The U.S. proposals, echoed in the NATO document, include the potential for negotiations over offensive missile placements and military exercises in Eastern Europe as well as broad arms control agreements as long as Russia withdraws its troops from the Ukrainian border and agrees to halt inflammatory rhetoric designed to deepen divisions and discord among the allies and within Ukraine itself.
Moscow has demanded guarantees that NATO will never admit Ukraine and other ex-Soviet nations as members and that the alliance will roll back troop deployments in former Soviet bloc nations.

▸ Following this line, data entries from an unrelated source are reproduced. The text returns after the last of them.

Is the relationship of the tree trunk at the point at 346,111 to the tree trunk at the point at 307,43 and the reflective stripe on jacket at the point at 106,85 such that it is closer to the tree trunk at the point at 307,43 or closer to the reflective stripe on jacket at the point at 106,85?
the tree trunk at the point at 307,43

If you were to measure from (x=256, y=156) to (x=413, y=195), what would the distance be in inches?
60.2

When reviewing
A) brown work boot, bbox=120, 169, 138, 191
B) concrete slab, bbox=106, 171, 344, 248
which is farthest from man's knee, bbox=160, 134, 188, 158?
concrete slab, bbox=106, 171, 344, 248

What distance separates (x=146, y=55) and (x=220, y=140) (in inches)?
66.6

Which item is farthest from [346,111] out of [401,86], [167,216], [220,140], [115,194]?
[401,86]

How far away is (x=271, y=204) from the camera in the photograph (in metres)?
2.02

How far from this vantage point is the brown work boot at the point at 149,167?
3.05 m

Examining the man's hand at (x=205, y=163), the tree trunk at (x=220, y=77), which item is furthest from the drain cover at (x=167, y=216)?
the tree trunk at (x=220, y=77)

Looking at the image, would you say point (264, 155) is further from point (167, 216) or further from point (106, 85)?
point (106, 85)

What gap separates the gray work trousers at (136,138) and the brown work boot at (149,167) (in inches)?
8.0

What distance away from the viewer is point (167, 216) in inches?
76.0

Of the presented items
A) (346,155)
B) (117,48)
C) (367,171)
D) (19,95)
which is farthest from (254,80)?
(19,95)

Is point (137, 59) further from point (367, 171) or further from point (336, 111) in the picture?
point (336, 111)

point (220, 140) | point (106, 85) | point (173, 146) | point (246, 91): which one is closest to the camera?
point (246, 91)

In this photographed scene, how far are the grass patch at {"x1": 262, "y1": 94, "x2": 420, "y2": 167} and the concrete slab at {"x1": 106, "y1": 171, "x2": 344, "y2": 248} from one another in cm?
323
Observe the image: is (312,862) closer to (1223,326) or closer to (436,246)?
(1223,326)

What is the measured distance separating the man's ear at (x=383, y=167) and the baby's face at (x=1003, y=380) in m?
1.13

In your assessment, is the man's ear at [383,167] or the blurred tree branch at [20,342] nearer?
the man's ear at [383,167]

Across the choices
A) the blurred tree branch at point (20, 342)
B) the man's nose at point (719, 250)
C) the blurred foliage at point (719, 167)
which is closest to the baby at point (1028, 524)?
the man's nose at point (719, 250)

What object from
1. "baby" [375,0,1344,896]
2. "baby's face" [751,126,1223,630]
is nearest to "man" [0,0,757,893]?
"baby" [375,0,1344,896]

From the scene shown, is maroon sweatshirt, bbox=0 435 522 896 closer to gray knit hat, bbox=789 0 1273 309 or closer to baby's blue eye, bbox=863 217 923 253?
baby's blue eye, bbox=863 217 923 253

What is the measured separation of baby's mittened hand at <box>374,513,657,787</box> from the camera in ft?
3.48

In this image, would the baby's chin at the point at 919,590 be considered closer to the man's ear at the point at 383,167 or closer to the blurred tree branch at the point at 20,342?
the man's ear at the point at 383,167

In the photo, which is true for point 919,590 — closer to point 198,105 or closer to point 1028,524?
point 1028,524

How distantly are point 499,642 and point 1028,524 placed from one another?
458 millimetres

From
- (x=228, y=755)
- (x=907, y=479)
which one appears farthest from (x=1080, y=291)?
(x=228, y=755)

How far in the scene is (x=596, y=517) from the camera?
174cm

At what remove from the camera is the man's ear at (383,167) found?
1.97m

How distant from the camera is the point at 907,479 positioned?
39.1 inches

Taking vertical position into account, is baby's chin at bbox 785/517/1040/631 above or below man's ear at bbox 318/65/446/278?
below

Some of these, like the membership pledge, are nonstarters for the U.S. and its allies, creating a seemingly intractable stalemate that many fear will only end in war.
The Kremlin has repeatedly denied it has plans to attack Ukraine, but the U.S. and NATO are worried about Russia massing its troops near the border and conducting a series of sweeping military manoeuvres.
Speaking to Russian lawmakers on Wednesday before the U.S. and NATO responses were delivered, Lavrov said he and other top officials will advise Putin on next steps.
Talks to continue with Ukraine, France and Germany
In another development, envoys from Russia, Ukraine, France and Germany met for more than five hours in Paris on Wednesday over the long-running conflict in the eastern part of the country between Moscow-backed separatists.
Although there was no breakthrough, they promised to meet for new talks in two weeks in Berlin.
The French president's office said in a statement after the talks that the parties support "unconditional respect" for a ceasefire in eastern Ukraine.
The talks focused on the 2015 Minsk peace agreement aimed at ending the conflict, and the statement didn't address the current concerns about a Russian invasion.
"Those are different issues, and we didn't discuss it," said Kremlin envoy Dmitry Kozak.
Ukrainian representative Andriy Yermak said the meeting marked the first real advance in talks since December 2019 and that talks organized by the French and Germans were crucial "even when things were not so tense, and now we know it more than ever."